Instinctively, I’ve gone into my usual ‘fangirl mode’ and I’m trawling through fanfiction.net for some Law and Order: UK shit to read, I’ve found a few I must admit. That’s my evenings for the next few days sorted.
There are some absolute fucktards in England. Rioting and looting? Seriously? Are you that stupid to destroy the lives of so many people solely because you fancy a new TV and laptop? And besides, do most of them even know what they're rioting about? IDIOTS.

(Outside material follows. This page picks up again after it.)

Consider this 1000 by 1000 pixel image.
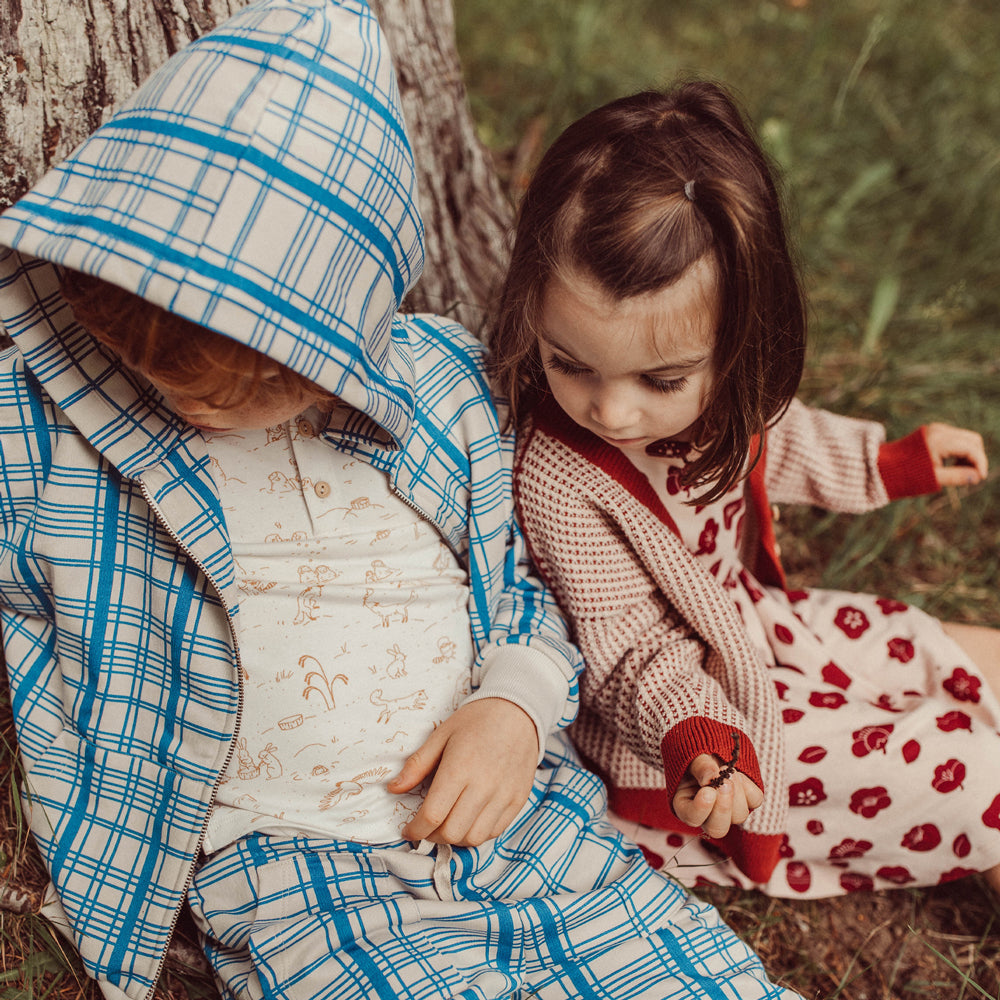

I haven’t spoken to him in three weeks and I never thought I’d say this, but I truly miss him. I really do, and it doesn’t suprise me as such, I just never thought it would be like this. I miss the way he’d always ask how I was and what I’d been up to - everytime, without a doubt, because he cared. I miss the random conversations over facebook at one in the morning. I know I’ve told him things that I haven’t even told my closest friends. I miss the way he’d always want to read whatever random shit I’d been writing at God knows what hour in the night, and how he’d ask and ask and ask until I told him what it was about or let him read a snippet and how it used to encourage it. Though the worst part is that it’s all my fault because I wanted such different things to him, so he cut me out of his life to save him the pain. And I understand that, I really do, but I just didn’t think he really meant it when he said ’goodbye’, but I suppose he did. And that hurts. Sometimes I wish I could feel how other people want me to, just to make it all easier, but I guess it was never meant to be easy. You’re meant to work at these things, and I’m sorry I never even tried.